Exposure to adverse childhood experiences (ACE) has been associated with elevated circulating inflammatory markers in adulthood. Despite the robust effect of ACE on later health outcomes, not all individuals exposed to ACE suffer from poor health.
The goal of this study was to evaluate whether current resilience resources may attenuate the impact of ACE on inflammatory markers among individuals with elevated C-reactive protein (CRP) levels.
Participants (N = 174) completed one-time self-report questionnaires assessing ACE exposure within the first 18 years of life and current resilience resources, and provided blood samples for interleukin-6 (IL-6) and CRP.
Individuals who were exposed to multiple ACE had greater IL-6 than participants with lesser ACE exposure. However, current resilience resources significantly moderated this effect. Among individuals who reported multiple ACE, higher resilience resources were associated with lower IL-6 levels.

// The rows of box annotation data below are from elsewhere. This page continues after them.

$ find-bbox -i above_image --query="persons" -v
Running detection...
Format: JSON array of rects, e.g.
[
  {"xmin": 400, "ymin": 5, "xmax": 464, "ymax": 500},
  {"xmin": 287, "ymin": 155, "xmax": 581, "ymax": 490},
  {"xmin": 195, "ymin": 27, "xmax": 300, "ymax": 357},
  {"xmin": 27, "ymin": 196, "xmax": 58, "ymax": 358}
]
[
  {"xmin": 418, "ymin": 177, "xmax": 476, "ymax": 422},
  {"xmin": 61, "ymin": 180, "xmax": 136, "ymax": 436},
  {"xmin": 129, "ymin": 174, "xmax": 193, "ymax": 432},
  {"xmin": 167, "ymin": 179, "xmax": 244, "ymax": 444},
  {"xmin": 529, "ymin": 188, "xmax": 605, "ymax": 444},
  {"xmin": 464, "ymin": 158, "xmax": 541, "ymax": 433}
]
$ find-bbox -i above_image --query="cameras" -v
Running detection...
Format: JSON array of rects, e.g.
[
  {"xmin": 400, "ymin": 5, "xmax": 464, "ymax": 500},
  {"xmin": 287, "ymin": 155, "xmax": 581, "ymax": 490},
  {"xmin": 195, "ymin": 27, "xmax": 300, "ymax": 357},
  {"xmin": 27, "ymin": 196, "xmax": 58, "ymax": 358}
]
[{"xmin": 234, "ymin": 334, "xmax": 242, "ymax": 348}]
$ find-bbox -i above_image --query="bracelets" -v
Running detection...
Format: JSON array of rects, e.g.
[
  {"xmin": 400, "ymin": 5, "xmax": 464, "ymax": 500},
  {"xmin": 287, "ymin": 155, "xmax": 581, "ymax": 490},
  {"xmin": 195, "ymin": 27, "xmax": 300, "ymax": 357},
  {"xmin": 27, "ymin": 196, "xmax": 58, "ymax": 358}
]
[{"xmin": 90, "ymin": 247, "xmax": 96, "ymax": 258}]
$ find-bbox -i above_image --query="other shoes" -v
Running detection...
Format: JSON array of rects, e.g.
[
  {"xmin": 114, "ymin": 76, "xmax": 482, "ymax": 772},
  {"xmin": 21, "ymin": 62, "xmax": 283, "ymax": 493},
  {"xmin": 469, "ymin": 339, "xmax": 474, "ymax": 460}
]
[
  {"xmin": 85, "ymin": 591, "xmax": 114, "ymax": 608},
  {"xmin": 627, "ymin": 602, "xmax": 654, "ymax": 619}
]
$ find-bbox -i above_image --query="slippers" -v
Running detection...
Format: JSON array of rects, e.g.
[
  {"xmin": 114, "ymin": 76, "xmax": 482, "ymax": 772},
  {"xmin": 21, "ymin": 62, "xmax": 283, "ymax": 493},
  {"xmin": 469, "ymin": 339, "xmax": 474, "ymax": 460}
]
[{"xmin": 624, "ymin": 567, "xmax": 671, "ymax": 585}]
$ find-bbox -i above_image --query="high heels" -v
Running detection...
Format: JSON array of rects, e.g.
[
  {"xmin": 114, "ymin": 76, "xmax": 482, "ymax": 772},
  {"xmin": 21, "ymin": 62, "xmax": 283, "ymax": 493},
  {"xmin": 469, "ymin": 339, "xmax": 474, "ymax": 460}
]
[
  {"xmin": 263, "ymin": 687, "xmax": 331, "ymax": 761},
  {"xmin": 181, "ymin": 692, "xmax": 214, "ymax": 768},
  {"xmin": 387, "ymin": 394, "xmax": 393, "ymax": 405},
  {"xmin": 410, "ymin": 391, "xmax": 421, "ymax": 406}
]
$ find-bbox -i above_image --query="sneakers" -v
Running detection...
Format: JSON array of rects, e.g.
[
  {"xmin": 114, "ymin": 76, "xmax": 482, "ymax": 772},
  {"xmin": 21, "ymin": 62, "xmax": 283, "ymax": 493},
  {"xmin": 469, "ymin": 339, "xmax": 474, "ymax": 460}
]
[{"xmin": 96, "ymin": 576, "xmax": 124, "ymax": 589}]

These data suggest that resilience resources might attenuate the association between ACE and later health outcomes.
童年不良经历(ACE)与成年后循环炎症标志物升高有关。尽管ACE对后期健康结果有显著影响,但并非所有经历过ACE的个体健康状况都不佳。
本研究的目的是评估当前的复原力资源是否可以减轻ACE对C反应蛋白(CRP)水平升高的个体炎症标志物的影响。
参与者(N = 174)完成一次性自我报告问卷,评估18岁之前的ACE暴露情况和当前的复原力资源,并提供血液样本用于检测白细胞介素-6(IL-6)和CRP。
暴露于多种ACE的个体比暴露于较少ACE的参与者有更高的IL-6水平。然而,当前的复原力资源显著调节了这种效应。在报告有多种ACE的个体中,较高的复原力资源与较低的IL-6水平相关。
这些数据表明,复原力资源可能会减弱ACE与后期健康结果之间的关联。